Basically combination of 5.13+ AND the NVIDIA GPU bound to the host but not necessarily active (doesn't make a difference whether prime-run is used or not) breaks.

jhnphm commented 1 year ago

Actually, I'm not even able to launch winecfg in the prefix w/ the NVIDIA GPU bound:

john@thor [02:27:47 PM] [~] 
-> % export GAMEID=837470
john@thor [02:28:11 PM] [~] 
-> % WINEPREFIX=~/.steam/steam/steamapps/compatdata/$GAMEID/pfx/ WINEARCH=win64 .steam/steam/steamapps/common/Proton\ 7.0/dist/bin/wine64 'winecfg.exe'
wineserver: using server-side synchronization.
wine: RLIMIT_NICE is <= 20, unable to use setpriority safely
wine: Unhandled page fault on execute access to 00007F2D614EF3D0 at address 00007F2D614EF3D0 (thread 00cc), starting debugger...
00c4:err:winediag:nodrv_CreateWindow Application tried to create a window, but no driver could be loaded.
00c4:err:winediag:nodrv_CreateWindow The explorer process failed to start.
john@thor [02:28:15 PM] [~] 
jhnphm commented 1 year ago

Installing vulkan-mesa-layers/lib32-vulkan-mesa-layers (https://bbs.archlinux.org/viewtopic.php?id=279672) helps running winecfg and untitled goose game directly w/ proton, but it still breaks if prime-run is enabled or if it's run through steam w/ the common error signature:

00c4:err:winediag:nodrv_CreateWindow Application tried to create a window, but no driver could be loaded.
00c4:err:winediag:nodrv_CreateWindow The explorer process failed to start.

Potentially related: https://www.reddit.com/r/linux_gaming/comments/rvzu5p/cant_run_winelutrisproton_apps_on_a_gpu_thats_not/ . It looks like I can get this to work, at least to start winecfg from the command line, if I bind the GPU before starting X, but that means I can no longer unbind it for passing it through to a VM w/o restarting X. Running untitled goose game from steam still doesn't work though.
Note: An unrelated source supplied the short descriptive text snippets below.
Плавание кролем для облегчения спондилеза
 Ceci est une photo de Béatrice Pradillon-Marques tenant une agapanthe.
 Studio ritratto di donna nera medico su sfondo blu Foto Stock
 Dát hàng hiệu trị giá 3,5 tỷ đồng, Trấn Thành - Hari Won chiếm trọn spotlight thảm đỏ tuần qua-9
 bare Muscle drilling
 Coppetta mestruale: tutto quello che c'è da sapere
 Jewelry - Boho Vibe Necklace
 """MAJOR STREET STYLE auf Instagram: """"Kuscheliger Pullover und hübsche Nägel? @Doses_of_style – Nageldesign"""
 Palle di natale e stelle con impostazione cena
Most other native applications like vkcube and Proton <= 5.0 work fine on the nVidia dGPU w/o Xorg started after binding to the GPU, so it does seem like a Proton/Wine regression.

jhnphm commented 1 year ago

I can get prime-run to work w/ the scripts generated by using PROTON_DUMP_DEBUG_COMMANDS, if I switch to wayland, but I still can't get it to run via the steam GUI. Looks like bypassing the steam runtime with the arch steam-native script works too.

smcv commented 1 year ago

This might be a Proton regression, but you said that Proton <= 5.0 is good and 5.13+ is bad, which suggests that one important factor might be whether you're using the SteamLinuxRuntime_soldier container runtime (which is used by Proton 5.13+, and optionally for native Linux games) or not (Proton <= 5.0 and most native Linux games).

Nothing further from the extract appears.